Talvez Rentes de Carvalho não se sinta bem na pele de racista. Convenhamos que não se usa normalmente como elogio, exepto em círculos pouco recomendáveis. Só que bem pode Rentes de Carvalho afirmar que discorda «de Wilders pela irrealidade das suas intenções, pelo seu autoritarismo, pela nada democrática prática de ter um partido em que se pode votar, mas não aceita filiados», porque afinal aquilo em que ele discorda é aquilo que faz Wilders ser Wilders. Votar em Wilders como forma de protesto e dizer que é só como forma de "protesto construtivo" como se não houvessem alternativas de protesto é ou desonestidade inteletual ou vergonha.



Por muito que eu gostasse de acreditar que foi um resquício de vergonha, infelizmente a argumentação que Rentes de Carvalho usa dinamita essa esperança. Como artífice da palavra Rentes de Carvalho alinha na Cruzada em curso contra a islamização. Só assim se entende que ignore que o grupo étnico que lidera as estatísticas para suspeitos de crime serem os cidadãos de meios de etnia Antilhense e só em segundo os marroquinos. Se não acreditam no que digo, não confiem em mim. Vão ao CBS, o equivalente ao INE, e vejam o Relatório Anual sobre Integração. Até poupo o trabalho, é seguir esta ligação e seguir até às páginas 14 e 15 do ficheiro pdf.
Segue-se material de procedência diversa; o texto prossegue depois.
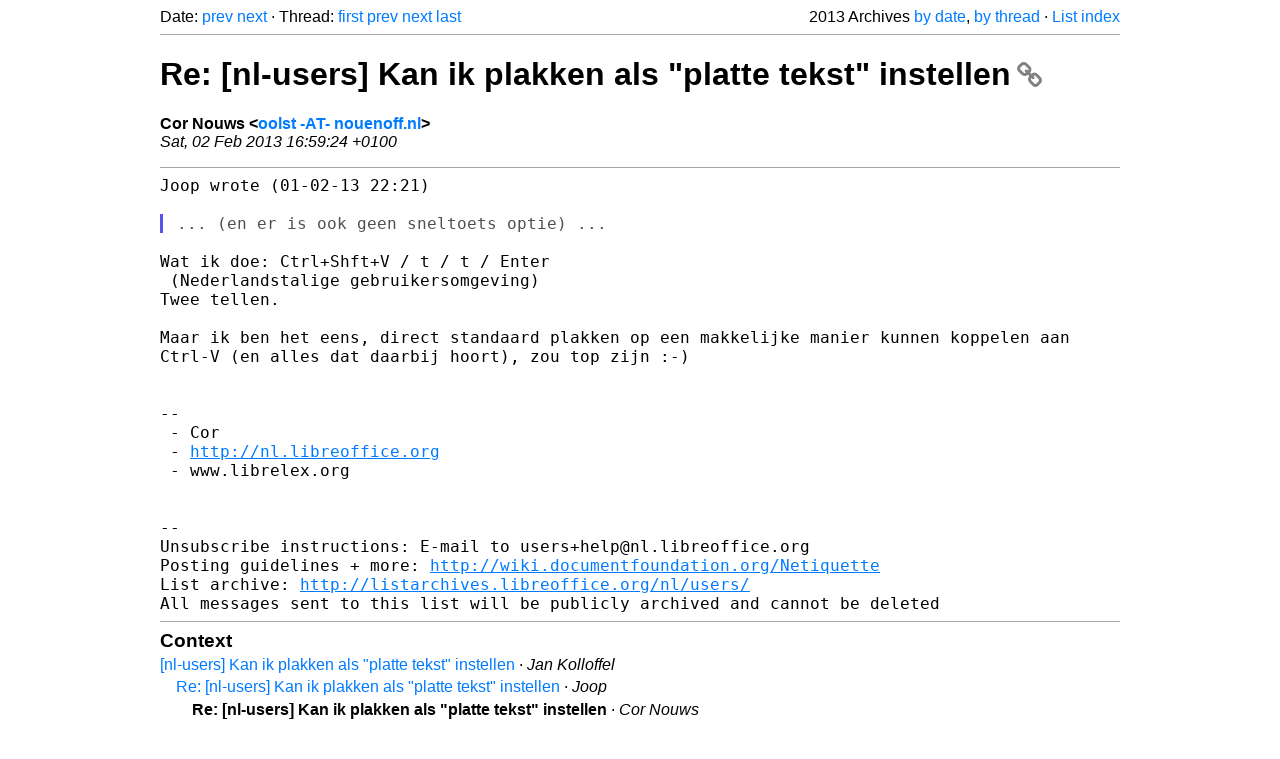

--- FILE ---
content_type: text/html
request_url: https://listarchives.libreoffice.org/nl/users/2013/msg00188.html
body_size: 2068
content:
<!-- MHonArc v2.6.19+ -->
<!--X-Head-End-->
<!DOCTYPE html>
<html lang="en">
<head>
 <meta charset="UTF-8">
 <meta name="viewport" content="width=device-width, initial-scale=1.0">
 <title>Re: [nl-users] Kan ik plakken als &quot;platte tekst&quot;  instellen &ndash; The Document Foundation Mailing List Archives</title>
 <link href="/mhonarc.css" rel="stylesheet">
 <link href="/css/font-awesome.min.css" rel="stylesheet">
 <link href="https://listarchives.tdf.io/i/ymfgqkZ494zKLm9IGVW-63Hc" rel="bookmark"/>
</head>
<body>
 <div class="container">
<!--X-Body-Begin-->
<!--X-User-Header-->
<!--X-User-Header-End-->
<!--X-TopPNI-->
 <div class="topnav">
  Date: <a class="button" href="msg00187.html" title="Subject: [nl-users]&#10;From: b.wammes&#10;Date: Sat, 2 Feb 2013 13:46:00 +0100">prev</a> <a class="button" href="msg00189.html" title="Subject: Re: [nl-users] Kan ik plakken als &quot;platte tekst&quot; instellen&#10;From: H. Harmsen&#10;Date: Sat, 2 Feb 2013 17:31:34 +0100">next</a> &middot;
  Thread: <a class="button" href="msg00175.html" title="Subject: [nl-users] Kan ik plakken als &quot;platte tekst&quot;  instellen&#10;From: Jan Kolloffel&#10;Date: Fri, 01 Feb 2013 16:03:31 +0100">first</a> <a class="button" href="msg00179.html" title="Subject: Re: [nl-users] Kan ik plakken als &quot;platte tekst&quot;  instellen&#10;From: Joop&#10;Date: Fri, 01 Feb 2013 22:21:12 +0100">prev</a> <a class="button" href="msg00189.html" title="Subject: Re: [nl-users] Kan ik plakken als &quot;platte tekst&quot; instellen&#10;From: H. Harmsen&#10;Date: Sat, 2 Feb 2013 17:31:34 +0100">next</a> <a class="button" href="msg00198.html" title="Subject: Re: [nl-users] Kan ik plakken als &quot;platte tekst&quot; instellen&#10;From: Jan Kolloffel&#10;Date: Sun, 03 Feb 2013 14:34:32 +0100">last</a>
  <div class="topnav-right">
   2013 Archives <a href="mail5.html#00188">by date</a>,
   <a href="thrd5.html#00188">by thread</a> &middot;
   <a href="./..">List index</a>
  </div>
 </div>
 <hr>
Infelizmente estas estatísticas referem-se a suspeitos. Não sei se aqueles marroquinos que lideram as estatísticas de Rentes de Carvalho são os que foram efectivamente considerados culpados ou se são os jovens de segunda geração. No caso dos primeiros seria interessante ter acesso às, chamemos-lhe, estatísticas não sensoriais (na busca por dados oficiais tive de chafurdar em sites vagos e com opiniões não estranhamente semelhantes ao racismo explícito de Wilders e apoiantes); caso sejam os segundos, seria interessante saber para onde se deportam cidadãos de segunda geração. É isso que os racistas ainda não conseguem explicar, mas penso que não será importante, desde que habitem sozinhos a sua bolha de medo.